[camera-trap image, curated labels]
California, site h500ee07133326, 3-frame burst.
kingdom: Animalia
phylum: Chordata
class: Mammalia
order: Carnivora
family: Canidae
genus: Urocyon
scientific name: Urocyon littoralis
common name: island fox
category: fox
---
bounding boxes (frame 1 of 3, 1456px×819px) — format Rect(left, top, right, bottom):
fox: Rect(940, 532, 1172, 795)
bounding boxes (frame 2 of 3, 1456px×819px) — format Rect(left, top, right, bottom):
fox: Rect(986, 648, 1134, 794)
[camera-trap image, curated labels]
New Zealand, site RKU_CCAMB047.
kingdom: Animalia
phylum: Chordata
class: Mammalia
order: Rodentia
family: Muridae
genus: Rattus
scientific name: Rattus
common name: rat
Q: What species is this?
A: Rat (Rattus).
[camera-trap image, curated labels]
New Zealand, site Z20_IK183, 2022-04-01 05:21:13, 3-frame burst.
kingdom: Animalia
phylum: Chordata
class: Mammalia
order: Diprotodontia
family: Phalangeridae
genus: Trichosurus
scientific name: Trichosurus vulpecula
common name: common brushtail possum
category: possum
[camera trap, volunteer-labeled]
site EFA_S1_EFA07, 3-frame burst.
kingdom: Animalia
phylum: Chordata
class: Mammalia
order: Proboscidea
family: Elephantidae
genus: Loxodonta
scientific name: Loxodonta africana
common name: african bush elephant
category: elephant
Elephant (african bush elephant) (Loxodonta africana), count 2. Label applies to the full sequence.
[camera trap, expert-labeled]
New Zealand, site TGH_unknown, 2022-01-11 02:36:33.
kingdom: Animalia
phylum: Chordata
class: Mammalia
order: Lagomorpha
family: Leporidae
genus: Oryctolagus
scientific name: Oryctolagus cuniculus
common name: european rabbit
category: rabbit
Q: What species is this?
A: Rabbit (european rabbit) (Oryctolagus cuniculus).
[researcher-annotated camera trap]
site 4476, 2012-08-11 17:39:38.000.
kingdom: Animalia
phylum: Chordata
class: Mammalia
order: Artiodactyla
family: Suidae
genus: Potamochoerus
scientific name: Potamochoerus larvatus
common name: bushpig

What to do:
Your answer should be each line from the entries that includes the string "labeled".

Solution:
[camera trap, volunteer-labeled]
[camera trap, expert-labeled]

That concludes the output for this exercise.